The imaging sensor 38 is a color imaging sensor that images the observation target irradiated with the illumination light beam. For each pixel of the imaging sensor 38, any one of an R (red) color filter, a G (green) color filter, and a B (blue) color filter is provided. The imaging sensor 38 receives light beams including a violet light beam to a blue light beam from a B pixel for which the B color filter is provided, receives a green light beam from a G pixel for which the G color filter is provided, and receives a red light beam from an R pixel for which the R color filter is provided. Then, an image signal of each of RGB colors is output from each color pixel. The imaging sensor 38 transmits the output image signal to a CDS circuit 40.
In the normal mode or the region-of-interest mode, the imaging sensor 38 outputs a Bc image signal from the B pixel, outputs a Gc image signal from the G pixel, and outputs an Rc image signal from the R pixel by imaging the observation target illuminated with the normal light beam. Further, in the special mode, the imaging sensor 38 outputs a Bs image signal from the B pixel, outputs a Gs image signal from the G pixel, and outputs an Rs image signal from the R pixel by imaging the observation target illuminated with the special light beam.
As the imaging sensor 38, a charge coupled device (CCD) imaging sensor, a complementary metal-oxide semiconductor (CMOS) imaging sensor, or the like can be used. Further, instead of the imaging sensor 38 provided with RGB primary color filters, a complementary color imaging sensor provided with complementary color filters for C (cyan), M (magenta), Y (yellow) and G (green) may be used. In a case where a complementary color imaging sensor is used, image signals of four colors of CMYG are output. Thus, by converting the image signals of four colors of CMYG into image signals of three colors of RGB by complementary-color-to-primary-color conversion, an image signal of each of RGB colors can be obtained as in the imaging sensor 38. Further, instead of the imaging sensor 38, a monochrome sensor without a color filter may be used.

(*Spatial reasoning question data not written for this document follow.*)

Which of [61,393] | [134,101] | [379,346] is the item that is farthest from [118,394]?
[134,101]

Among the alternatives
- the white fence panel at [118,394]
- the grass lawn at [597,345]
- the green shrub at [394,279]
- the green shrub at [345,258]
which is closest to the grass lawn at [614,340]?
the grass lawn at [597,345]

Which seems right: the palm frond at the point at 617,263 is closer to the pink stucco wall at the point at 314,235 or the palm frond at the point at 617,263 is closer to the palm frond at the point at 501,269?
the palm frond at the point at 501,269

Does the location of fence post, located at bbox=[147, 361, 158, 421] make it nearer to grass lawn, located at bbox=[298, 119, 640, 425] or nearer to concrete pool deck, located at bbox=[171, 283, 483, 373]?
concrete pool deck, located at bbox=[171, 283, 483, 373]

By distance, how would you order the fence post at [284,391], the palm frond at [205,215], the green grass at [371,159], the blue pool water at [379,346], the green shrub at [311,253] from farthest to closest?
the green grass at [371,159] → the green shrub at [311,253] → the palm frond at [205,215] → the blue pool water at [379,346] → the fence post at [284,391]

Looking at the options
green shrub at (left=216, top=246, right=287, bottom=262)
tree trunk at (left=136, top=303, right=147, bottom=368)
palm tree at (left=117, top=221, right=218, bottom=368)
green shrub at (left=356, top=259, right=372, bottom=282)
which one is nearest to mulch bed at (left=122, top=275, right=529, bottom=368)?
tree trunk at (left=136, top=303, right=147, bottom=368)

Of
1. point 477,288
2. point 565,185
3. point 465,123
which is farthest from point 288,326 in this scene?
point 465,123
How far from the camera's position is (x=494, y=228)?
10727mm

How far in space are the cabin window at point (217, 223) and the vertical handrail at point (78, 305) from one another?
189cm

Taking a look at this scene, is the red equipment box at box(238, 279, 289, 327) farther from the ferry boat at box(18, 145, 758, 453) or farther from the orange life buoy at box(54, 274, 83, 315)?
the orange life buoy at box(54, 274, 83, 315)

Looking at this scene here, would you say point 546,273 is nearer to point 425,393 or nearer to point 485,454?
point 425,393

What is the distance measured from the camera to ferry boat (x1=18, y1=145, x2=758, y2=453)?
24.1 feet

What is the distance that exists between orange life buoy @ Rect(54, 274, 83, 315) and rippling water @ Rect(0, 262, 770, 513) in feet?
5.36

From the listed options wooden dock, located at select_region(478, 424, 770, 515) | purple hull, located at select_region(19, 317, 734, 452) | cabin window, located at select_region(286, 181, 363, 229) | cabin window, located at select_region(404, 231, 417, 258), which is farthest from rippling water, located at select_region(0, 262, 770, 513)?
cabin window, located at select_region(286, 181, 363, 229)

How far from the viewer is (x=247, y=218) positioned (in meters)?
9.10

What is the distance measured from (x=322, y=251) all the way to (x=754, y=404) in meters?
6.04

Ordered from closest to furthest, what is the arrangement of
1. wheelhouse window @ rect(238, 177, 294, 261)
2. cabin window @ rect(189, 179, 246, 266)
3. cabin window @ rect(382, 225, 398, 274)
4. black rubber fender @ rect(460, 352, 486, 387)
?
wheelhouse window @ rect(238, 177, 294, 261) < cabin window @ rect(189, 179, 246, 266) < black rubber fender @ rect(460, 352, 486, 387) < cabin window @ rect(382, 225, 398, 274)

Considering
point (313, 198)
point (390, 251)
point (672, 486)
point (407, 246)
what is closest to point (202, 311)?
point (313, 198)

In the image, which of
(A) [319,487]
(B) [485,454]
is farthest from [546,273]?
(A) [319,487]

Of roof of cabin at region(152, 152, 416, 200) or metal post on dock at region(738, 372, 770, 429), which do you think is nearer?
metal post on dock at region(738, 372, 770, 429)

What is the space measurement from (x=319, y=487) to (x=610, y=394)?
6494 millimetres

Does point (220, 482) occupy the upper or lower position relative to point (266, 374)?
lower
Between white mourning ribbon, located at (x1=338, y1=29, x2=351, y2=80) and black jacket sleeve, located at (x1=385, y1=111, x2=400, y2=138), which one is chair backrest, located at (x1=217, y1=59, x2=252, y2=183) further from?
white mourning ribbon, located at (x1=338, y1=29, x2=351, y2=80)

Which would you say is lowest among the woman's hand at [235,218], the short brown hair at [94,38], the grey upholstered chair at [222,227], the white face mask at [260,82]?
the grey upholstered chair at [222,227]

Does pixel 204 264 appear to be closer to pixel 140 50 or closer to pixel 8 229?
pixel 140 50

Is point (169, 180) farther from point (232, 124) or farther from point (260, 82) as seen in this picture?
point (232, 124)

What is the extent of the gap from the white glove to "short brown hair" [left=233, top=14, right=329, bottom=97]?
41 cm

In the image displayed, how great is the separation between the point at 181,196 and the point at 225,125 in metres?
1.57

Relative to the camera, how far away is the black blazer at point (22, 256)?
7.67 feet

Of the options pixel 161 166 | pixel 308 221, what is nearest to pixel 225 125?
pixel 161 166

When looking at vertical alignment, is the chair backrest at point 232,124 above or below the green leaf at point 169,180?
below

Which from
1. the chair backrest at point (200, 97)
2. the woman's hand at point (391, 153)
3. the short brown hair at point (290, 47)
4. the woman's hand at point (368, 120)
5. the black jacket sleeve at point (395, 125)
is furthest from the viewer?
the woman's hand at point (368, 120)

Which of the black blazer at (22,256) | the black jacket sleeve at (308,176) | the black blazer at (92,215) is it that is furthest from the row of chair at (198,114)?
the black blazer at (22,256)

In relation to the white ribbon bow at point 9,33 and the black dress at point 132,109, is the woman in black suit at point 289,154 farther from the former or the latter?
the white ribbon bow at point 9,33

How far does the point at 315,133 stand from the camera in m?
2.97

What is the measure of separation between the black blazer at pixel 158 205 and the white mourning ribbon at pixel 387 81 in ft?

The CDS circuit 40 performs correlated double sampling (CDS) on the analog image signal received from the imaging sensor 38. The image signal that passes through the CDS circuit 40 is input to an AGC circuit 42. The AGC circuit 42 performs automatic gain control (AGC) on the input image signal. An analog to digital (A/D) conversion circuit 44 converts the analog image signal that passes through the AGC circuit 42 into a digital image signal. The A/D conversion circuit 44 inputs the digital image signal after the A/D conversion to the processor device 16.
As illustrated in
The image signal acquisition unit 50 performs imaging by driving and controlling the endoscope 12 (imaging sensor 38 and the like), and acquires an endoscopic image (medical image). The image signal acquisition unit 50 sequentially acquires a plurality of endoscopic images by continuously imaging the observation target. The image signal acquisition unit 50 acquires an endoscopic image as a digital image signal corresponding to the observation mode. Specifically, in a case of the normal mode or the region-of-interest mode, a Bc image signal, a Gc image signal, and an Rc image signal are acquired. In a case of the special mode, a Bs image signal, a Gs image signal, and an Rs image signal are acquired. In a case of the region-of-interest mode, when the observation target is illuminated with the normal light beam, a Bc image signal, a Gc image signal, and an Rc image signal for one frame are acquired, and when the observation target is illuminated with the special light beam, a Bs image signal, a Gs image signal, and an Rs image signal for one frame are acquired.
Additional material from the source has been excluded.